STATED EXERCISE ▸ Repeat the lines below word for word, but leave the pictures out of your answer.

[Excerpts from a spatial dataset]
○ ○ ○
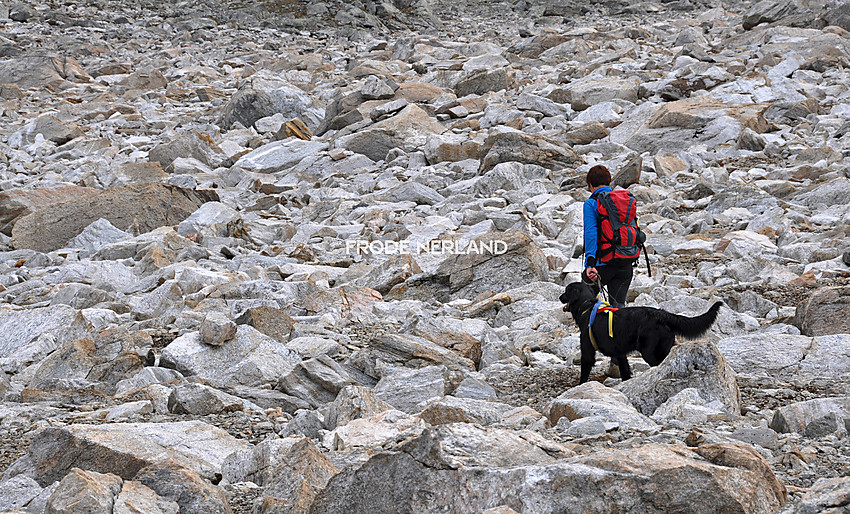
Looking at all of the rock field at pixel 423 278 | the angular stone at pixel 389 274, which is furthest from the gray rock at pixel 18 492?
the angular stone at pixel 389 274

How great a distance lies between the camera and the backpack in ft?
18.2

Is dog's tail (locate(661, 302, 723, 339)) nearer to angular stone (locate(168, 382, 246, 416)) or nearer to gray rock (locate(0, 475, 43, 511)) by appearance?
→ angular stone (locate(168, 382, 246, 416))

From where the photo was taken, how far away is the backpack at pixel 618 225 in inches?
218

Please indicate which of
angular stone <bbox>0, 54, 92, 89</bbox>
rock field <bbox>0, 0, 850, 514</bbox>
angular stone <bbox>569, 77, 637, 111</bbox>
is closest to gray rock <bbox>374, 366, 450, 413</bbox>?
rock field <bbox>0, 0, 850, 514</bbox>

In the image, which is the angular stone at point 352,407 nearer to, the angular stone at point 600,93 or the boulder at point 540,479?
the boulder at point 540,479

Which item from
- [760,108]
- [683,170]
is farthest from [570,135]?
[760,108]

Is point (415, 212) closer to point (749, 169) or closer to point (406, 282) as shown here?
point (406, 282)

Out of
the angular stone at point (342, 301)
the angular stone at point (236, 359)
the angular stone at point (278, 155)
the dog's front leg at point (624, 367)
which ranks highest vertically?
the dog's front leg at point (624, 367)

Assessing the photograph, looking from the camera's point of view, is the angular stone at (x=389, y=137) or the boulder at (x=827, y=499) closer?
the boulder at (x=827, y=499)

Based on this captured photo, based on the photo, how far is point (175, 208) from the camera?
12812 mm

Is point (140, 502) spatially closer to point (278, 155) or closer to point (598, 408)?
point (598, 408)

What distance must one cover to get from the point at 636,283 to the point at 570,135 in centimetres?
770

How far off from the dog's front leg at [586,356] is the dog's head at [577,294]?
34cm

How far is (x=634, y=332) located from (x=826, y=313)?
71.1 inches
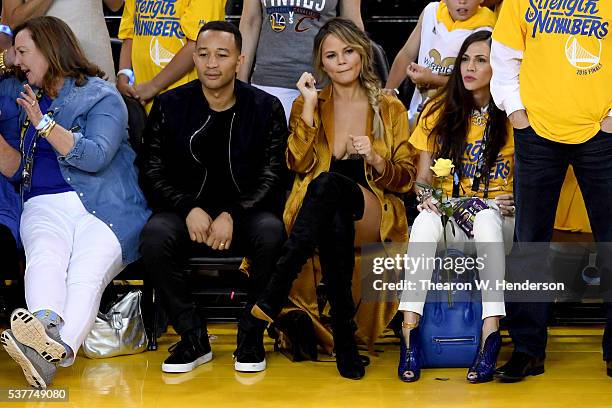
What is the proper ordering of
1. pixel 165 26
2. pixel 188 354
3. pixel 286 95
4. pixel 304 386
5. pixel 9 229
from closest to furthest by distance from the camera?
pixel 304 386 < pixel 188 354 < pixel 9 229 < pixel 286 95 < pixel 165 26

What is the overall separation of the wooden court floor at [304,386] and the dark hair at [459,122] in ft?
3.08

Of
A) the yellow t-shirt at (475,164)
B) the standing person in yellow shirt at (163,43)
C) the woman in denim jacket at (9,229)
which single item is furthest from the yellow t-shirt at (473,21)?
the woman in denim jacket at (9,229)

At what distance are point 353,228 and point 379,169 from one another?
34 centimetres

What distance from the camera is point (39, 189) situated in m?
5.21

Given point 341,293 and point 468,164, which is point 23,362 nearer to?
point 341,293

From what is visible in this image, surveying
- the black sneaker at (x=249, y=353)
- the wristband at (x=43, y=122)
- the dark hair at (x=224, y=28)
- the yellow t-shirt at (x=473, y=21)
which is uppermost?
the yellow t-shirt at (x=473, y=21)

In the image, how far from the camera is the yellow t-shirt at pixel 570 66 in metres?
4.52

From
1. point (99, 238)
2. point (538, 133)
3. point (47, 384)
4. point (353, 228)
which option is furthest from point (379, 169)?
point (47, 384)

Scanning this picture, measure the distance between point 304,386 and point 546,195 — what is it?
49.8 inches

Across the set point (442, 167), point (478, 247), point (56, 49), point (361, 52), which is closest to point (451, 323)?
point (478, 247)

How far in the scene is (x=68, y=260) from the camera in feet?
16.4

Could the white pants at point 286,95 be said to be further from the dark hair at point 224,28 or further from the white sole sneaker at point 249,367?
the white sole sneaker at point 249,367

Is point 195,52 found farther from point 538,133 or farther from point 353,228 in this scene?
point 538,133

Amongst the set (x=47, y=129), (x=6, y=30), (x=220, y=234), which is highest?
(x=6, y=30)
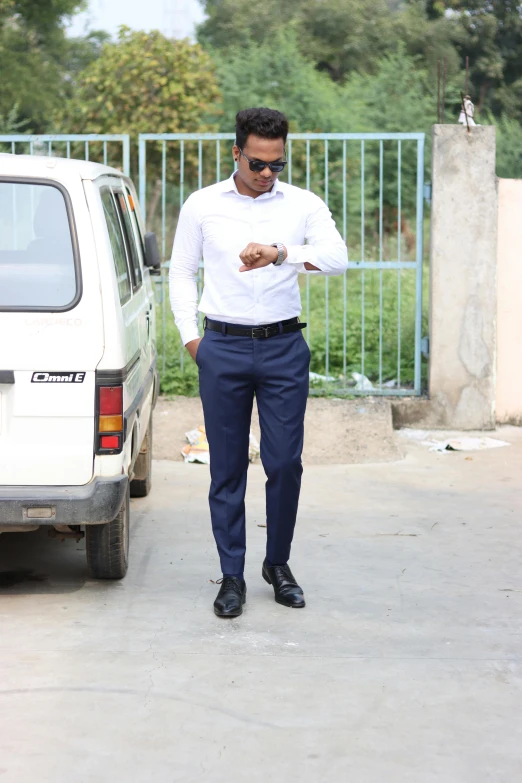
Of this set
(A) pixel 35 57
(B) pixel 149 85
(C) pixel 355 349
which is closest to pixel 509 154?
○ ○ ○
COMPLETED EXERCISE ▸
Looking at all of the rock field at pixel 423 278 | the angular stone at pixel 389 274, which is furthest from the gray rock at pixel 18 492?
the angular stone at pixel 389 274

How great a distance lies between the camera and the backpack in ft?
18.2

Is dog's tail (locate(661, 302, 723, 339)) nearer to angular stone (locate(168, 382, 246, 416)) or nearer to gray rock (locate(0, 475, 43, 511)) by appearance?
→ angular stone (locate(168, 382, 246, 416))

From where the photo was taken, how far away is the backpack at pixel 618 225 in inches?
218

Please indicate which of
angular stone <bbox>0, 54, 92, 89</bbox>
rock field <bbox>0, 0, 850, 514</bbox>
angular stone <bbox>569, 77, 637, 111</bbox>
is closest to gray rock <bbox>374, 366, 450, 413</bbox>?
rock field <bbox>0, 0, 850, 514</bbox>

In the image, which is the angular stone at point 352,407 nearer to, the angular stone at point 600,93 or the boulder at point 540,479?
the boulder at point 540,479

Which item from
- [760,108]
- [683,170]
is farthest from [570,135]?
[760,108]

Is point (415, 212) closer to point (749, 169) or closer to point (406, 282) as shown here?
point (406, 282)

Out of
the angular stone at point (342, 301)
the angular stone at point (236, 359)
the angular stone at point (278, 155)
the dog's front leg at point (624, 367)
which ranks highest vertically?
the dog's front leg at point (624, 367)

Assessing the photograph, looking from the camera's point of view, is the angular stone at (x=389, y=137) or the boulder at (x=827, y=499) closer?
the boulder at (x=827, y=499)

Based on this captured photo, based on the photo, how far is point (175, 208) from the camera?
12812 mm

Is point (140, 502) spatially closer to point (278, 155) or closer to point (598, 408)?
point (598, 408)

What distance must one cover to get from the point at 636,283 to the point at 570,135 in centimetres?
770

How far off from the dog's front leg at [586,356] is the dog's head at [577,294]?
34cm

How far is (x=634, y=332) located from (x=826, y=313)?
71.1 inches
What is the proper ordering of
1. pixel 165 26
2. pixel 188 354
3. pixel 286 95
4. pixel 304 386
5. pixel 9 229
from closest to furthest by distance from the camera?
pixel 304 386 < pixel 188 354 < pixel 9 229 < pixel 286 95 < pixel 165 26

What is the overall separation of the wooden court floor at [304,386] and the dark hair at [459,122] in ft?
3.08

Of
A) the yellow t-shirt at (475,164)
B) the standing person in yellow shirt at (163,43)
C) the woman in denim jacket at (9,229)
which single item is furthest from the yellow t-shirt at (473,21)?
the woman in denim jacket at (9,229)

At what distance are point 353,228 and point 379,169 from one another?
34 centimetres

What distance from the camera is point (39, 189) situated in m?
5.21

Given point 341,293 and point 468,164, which is point 23,362 nearer to?
point 341,293

From what is visible in this image, surveying
- the black sneaker at (x=249, y=353)
- the wristband at (x=43, y=122)
- the dark hair at (x=224, y=28)
- the yellow t-shirt at (x=473, y=21)
which is uppermost?
the yellow t-shirt at (x=473, y=21)

In the image, how far from the camera is the yellow t-shirt at pixel 570 66 in metres?
4.52

From
1. point (99, 238)
2. point (538, 133)
3. point (47, 384)
4. point (353, 228)
which option is furthest from point (379, 169)?
point (47, 384)

Scanning this picture, measure the distance between point 304,386 and point 546,195 — what is it?
49.8 inches

Across the set point (442, 167), point (478, 247), point (56, 49), point (361, 52), which is closest to point (451, 323)?
point (478, 247)

How far in the scene is (x=68, y=260) from the camera in feet?
16.4

Could the white pants at point 286,95 be said to be further from the dark hair at point 224,28 or further from the white sole sneaker at point 249,367?
the white sole sneaker at point 249,367

Is point 195,52 found farther from point 538,133 or farther from point 353,228 in this scene?
point 538,133

Amongst the set (x=47, y=129), (x=6, y=30), (x=220, y=234), which is highest?
(x=6, y=30)
Of this set
(A) pixel 35 57
(B) pixel 149 85
(C) pixel 355 349
which is closest to pixel 509 154?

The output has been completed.